Mojtaba Esmailzadeh

This study assessed the dissolution of chalcopyrite concentrate (CC) for copper extraction utilizing a threecomponent deep eutectic solvent (DES). The DES in this study was composed of choline chloride (ChCl), malonic acid (MOA), and p-toluenesulfonic acid (PTSA) in a 1:1:1 M ratio. To design and evaluate experiments, response surface methodology (RSM) was used. The key factors influencing the CC leaching process were time, temperature, milling time, and CC/DES mass ratio. Based on analysis of variance (ANOVA), a quadratic equation was derived to forecast copper and iron efficiencies, identifying temperature as the most significant factor in the dissolution process of CC. Based on the optimization findings for CC leaching in DES, the optimum conditions for leaching time, milling time, temperature, and CC/DES mass ratio were determined to be 80 min, 6 h, 100 ◦C, and 0.03 g/g, respectively. Under these conditions, the maximum extraction efficiencies for copper and iron were 83.9 % and 87.2 %, respectively.
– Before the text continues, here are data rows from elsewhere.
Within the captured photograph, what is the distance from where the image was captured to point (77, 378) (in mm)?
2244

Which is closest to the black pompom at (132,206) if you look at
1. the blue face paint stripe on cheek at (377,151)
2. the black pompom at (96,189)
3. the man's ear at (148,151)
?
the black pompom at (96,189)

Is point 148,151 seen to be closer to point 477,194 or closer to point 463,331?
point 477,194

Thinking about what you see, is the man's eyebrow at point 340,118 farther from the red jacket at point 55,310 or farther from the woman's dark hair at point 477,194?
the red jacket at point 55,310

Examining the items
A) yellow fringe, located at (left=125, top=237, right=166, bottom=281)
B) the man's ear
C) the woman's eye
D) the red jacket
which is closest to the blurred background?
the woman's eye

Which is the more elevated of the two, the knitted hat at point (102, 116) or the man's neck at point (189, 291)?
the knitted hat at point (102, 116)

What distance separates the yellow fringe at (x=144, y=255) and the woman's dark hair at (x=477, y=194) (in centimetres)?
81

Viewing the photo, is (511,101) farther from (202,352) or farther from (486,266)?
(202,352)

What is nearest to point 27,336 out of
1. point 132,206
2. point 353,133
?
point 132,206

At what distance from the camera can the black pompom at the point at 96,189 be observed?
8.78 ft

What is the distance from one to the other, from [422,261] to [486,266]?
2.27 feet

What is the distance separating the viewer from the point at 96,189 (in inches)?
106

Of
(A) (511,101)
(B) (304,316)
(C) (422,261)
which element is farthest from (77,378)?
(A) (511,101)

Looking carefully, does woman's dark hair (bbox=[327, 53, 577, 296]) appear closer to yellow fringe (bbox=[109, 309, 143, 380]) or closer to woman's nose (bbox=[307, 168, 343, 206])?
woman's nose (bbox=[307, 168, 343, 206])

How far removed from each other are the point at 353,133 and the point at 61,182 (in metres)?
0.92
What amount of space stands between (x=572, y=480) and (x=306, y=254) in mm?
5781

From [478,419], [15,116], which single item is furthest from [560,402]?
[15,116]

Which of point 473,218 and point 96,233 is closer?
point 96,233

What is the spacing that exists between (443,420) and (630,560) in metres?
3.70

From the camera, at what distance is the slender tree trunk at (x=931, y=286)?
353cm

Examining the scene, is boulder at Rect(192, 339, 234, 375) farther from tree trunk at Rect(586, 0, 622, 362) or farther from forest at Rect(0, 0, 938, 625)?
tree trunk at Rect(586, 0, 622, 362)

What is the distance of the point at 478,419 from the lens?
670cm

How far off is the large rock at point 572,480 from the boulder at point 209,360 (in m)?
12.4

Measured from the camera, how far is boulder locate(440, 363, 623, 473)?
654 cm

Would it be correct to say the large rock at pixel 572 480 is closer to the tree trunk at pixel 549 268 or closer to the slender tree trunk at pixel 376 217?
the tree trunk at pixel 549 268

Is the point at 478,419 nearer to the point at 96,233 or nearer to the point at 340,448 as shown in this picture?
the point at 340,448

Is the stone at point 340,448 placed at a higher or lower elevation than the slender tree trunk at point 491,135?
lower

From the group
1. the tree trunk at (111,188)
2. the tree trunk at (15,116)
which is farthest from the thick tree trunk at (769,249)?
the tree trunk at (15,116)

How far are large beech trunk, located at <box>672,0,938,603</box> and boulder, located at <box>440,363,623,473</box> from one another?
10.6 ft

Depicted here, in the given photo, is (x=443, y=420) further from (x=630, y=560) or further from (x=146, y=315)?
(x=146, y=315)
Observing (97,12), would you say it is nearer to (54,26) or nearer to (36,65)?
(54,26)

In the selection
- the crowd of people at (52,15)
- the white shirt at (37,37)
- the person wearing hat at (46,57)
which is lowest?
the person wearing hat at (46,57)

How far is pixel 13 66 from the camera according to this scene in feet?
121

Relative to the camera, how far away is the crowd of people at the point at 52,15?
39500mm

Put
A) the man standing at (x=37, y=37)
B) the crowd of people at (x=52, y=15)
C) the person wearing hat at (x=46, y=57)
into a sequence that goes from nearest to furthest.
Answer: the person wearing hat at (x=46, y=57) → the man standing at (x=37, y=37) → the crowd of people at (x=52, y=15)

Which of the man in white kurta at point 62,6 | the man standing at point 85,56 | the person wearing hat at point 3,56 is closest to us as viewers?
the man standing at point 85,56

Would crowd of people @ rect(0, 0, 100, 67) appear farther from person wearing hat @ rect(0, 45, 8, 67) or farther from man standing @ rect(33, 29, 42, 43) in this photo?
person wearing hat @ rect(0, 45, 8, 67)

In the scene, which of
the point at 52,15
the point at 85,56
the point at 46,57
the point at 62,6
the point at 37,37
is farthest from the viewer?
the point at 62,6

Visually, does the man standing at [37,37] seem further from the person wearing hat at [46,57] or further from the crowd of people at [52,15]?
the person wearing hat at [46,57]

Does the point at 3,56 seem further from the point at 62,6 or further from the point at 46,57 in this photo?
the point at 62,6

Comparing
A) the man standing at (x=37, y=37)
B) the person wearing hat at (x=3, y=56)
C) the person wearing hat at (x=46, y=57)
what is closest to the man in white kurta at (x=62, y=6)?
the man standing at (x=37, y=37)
According to the molecular dynamic (MD) simulations, radial distribution function (RDF) analysis revealed that Cu and Fe form strong primary coordinations with Cl– ions, while MOA and PTSA contribute secondary stabilization via weaker interactions. A combination of complementary analytical techniques, including electrochemical analysis, spectroscopic data, and MD, consistently demonstrated that chalcopyrite leaching in the ChCl:PTSA:MOA DES proceeds via a chemically controlled, non-electrochemical pathway. Furthermore, kinetic modeling using the shrinking core model (SCM) revealed two distinct stages, both governed by surface chemical reaction control, with activation energies of 43.5 kJ/mol and 50.5 kJ/mol, respectively.